I awoke to a faint knocking on the door.

“Tassie? It’s Sarah. We’re going to go to the hospital for the baby’s checkup. Do you want to come?”

“Yes, I’m coming,” I said, then hurried to the door to open it, but it slammed into the brass slide lock through which I peered, dazed, as if through bars, at a slim slice of Sarah.

My nap had not effectively rebooted me. Sarah was wearing her winter coat, but I could still see she was shrugging beneath it. “The agency is switching foster families and they have an appointment this afternoon at the hospital for our little girl.” She was also wearing that hand-knitted hat with the ear flaps and pom-pom ties. Were these back in style? Had they ever been in style?

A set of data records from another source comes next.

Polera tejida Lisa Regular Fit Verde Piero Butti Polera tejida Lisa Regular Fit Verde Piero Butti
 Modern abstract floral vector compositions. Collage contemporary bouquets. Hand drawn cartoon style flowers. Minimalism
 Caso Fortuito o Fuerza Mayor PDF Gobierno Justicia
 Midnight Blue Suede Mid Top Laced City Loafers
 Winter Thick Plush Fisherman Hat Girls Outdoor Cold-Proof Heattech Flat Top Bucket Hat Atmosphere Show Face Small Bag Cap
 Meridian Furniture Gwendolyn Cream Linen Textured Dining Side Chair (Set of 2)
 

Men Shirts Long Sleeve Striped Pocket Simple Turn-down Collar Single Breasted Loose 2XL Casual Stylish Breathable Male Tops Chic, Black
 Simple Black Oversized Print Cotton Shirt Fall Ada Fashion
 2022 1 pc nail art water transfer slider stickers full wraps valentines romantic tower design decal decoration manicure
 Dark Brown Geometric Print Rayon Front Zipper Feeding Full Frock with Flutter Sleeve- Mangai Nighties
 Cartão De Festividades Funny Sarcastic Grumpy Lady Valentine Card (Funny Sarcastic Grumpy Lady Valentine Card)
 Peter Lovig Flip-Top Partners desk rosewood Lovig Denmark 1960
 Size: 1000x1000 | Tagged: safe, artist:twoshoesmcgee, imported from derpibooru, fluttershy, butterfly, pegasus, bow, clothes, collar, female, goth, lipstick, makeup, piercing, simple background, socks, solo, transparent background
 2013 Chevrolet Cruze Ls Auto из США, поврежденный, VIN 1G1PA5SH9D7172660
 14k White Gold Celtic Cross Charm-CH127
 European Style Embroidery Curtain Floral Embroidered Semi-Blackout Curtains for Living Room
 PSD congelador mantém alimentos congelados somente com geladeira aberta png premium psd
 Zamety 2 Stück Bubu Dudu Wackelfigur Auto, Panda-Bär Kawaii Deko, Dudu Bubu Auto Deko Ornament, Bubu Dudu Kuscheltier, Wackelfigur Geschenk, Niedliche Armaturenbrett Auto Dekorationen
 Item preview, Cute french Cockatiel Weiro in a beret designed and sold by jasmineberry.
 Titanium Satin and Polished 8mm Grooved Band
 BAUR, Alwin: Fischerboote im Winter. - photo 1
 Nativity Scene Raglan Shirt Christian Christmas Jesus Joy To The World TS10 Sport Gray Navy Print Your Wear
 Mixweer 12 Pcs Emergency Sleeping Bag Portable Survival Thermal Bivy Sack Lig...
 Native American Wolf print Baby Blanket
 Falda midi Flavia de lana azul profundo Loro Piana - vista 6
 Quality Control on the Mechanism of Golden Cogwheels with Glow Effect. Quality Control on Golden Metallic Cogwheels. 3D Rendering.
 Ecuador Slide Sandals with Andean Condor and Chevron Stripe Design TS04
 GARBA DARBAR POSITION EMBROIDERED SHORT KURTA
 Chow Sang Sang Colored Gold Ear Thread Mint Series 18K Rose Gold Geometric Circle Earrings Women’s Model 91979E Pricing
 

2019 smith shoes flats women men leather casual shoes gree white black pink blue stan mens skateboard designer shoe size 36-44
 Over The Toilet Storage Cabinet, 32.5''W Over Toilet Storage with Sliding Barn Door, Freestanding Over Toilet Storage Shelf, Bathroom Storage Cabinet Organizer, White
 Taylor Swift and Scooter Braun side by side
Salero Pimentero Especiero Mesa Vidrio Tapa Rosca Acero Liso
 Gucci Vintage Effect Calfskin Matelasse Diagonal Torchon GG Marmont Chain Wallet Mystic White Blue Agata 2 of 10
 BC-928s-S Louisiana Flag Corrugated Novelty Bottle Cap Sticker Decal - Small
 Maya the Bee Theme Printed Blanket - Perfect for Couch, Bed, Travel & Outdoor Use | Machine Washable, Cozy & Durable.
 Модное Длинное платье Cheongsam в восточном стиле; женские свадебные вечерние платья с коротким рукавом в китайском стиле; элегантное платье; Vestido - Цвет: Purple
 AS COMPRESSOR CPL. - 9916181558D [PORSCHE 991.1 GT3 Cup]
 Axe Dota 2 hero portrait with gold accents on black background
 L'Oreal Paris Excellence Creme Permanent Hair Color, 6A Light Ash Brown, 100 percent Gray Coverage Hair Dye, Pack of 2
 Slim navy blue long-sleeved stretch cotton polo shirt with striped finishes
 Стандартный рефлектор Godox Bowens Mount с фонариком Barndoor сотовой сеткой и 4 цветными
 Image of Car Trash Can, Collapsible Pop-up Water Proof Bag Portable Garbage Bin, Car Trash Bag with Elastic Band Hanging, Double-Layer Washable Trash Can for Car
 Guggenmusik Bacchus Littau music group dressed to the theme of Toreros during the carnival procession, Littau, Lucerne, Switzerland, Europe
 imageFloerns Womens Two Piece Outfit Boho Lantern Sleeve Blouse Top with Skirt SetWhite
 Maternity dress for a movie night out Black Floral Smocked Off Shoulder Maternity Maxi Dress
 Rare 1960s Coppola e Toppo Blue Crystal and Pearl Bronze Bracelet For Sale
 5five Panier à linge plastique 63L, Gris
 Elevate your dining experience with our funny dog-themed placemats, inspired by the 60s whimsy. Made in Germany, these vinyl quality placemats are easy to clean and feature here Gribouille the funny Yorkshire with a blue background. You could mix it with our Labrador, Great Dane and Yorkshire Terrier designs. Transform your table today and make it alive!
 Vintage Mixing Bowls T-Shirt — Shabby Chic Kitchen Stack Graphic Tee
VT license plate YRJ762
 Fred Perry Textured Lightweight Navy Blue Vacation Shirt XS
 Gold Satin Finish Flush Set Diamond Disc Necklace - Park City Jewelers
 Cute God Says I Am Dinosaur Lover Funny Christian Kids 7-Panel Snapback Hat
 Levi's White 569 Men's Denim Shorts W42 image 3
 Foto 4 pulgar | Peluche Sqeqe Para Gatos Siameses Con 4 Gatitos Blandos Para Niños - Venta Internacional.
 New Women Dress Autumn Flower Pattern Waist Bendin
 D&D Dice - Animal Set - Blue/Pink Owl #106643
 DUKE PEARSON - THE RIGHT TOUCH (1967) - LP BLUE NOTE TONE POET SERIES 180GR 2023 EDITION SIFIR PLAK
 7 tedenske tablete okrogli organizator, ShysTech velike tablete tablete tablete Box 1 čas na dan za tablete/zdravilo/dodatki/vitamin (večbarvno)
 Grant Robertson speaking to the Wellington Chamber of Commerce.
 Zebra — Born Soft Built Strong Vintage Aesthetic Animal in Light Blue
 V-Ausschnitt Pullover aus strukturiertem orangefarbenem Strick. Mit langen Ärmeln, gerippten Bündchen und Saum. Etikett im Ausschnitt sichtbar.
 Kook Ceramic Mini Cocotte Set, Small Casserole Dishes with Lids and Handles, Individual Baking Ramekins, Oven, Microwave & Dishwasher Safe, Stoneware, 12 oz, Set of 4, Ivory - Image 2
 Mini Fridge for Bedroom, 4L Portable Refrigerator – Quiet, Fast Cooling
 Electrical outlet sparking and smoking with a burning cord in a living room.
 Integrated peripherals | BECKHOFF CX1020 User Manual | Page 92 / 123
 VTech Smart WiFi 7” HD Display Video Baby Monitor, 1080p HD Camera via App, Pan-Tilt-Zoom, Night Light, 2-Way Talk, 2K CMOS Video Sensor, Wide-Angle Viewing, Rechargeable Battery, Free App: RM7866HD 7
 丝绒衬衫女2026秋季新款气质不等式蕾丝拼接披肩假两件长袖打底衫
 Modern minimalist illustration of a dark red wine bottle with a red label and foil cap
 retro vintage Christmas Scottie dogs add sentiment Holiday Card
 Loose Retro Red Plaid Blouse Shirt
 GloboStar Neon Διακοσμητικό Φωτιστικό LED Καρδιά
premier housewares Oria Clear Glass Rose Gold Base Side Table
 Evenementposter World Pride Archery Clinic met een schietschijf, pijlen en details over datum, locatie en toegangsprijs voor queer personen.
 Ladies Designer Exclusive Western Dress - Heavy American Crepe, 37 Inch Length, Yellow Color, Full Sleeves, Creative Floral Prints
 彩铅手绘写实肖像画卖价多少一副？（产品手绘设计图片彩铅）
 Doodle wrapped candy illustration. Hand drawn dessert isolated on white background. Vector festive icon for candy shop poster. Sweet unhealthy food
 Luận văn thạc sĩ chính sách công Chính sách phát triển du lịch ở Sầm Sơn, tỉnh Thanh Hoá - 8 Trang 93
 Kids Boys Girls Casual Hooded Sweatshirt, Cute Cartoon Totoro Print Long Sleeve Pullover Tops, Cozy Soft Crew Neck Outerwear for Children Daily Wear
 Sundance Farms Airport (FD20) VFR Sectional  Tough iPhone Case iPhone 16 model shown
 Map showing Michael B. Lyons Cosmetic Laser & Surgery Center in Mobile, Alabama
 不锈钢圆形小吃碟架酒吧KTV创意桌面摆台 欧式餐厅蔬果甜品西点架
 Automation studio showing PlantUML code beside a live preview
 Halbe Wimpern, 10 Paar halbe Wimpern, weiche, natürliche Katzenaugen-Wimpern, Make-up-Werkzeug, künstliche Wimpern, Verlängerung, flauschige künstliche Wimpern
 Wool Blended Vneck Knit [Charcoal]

I had to close the door on her completely in order to undo the lock and open it again, this time wide. “Let me get my shoes on,” I said.

“This was supposed to be the Presidential Suite,” she said, gazing into the room at the holes in the wall.

“Well, even presidents get shot,” I said.

“I was just going to say that myself,” she said, smiling. “But I didn’t want to scare you.”

I didn’t know whether this was interesting — that we were both thinking the same gruesome thing — or even whether it was actually the case. Perhaps it was just rhetorical ESP: Kreskin’s Guide to Etiquette. But even if it was true, that we were about to say the same thing, did this connect us in some deep, private way? Or was it just a random obviousness shared between strangers? The deeper life between two people I had yet to read with confidence. It seemed a kind of vaporous text that kept revising its very alphabet. An exfoliating narrative, my professors would probably say. The paratext of the possible.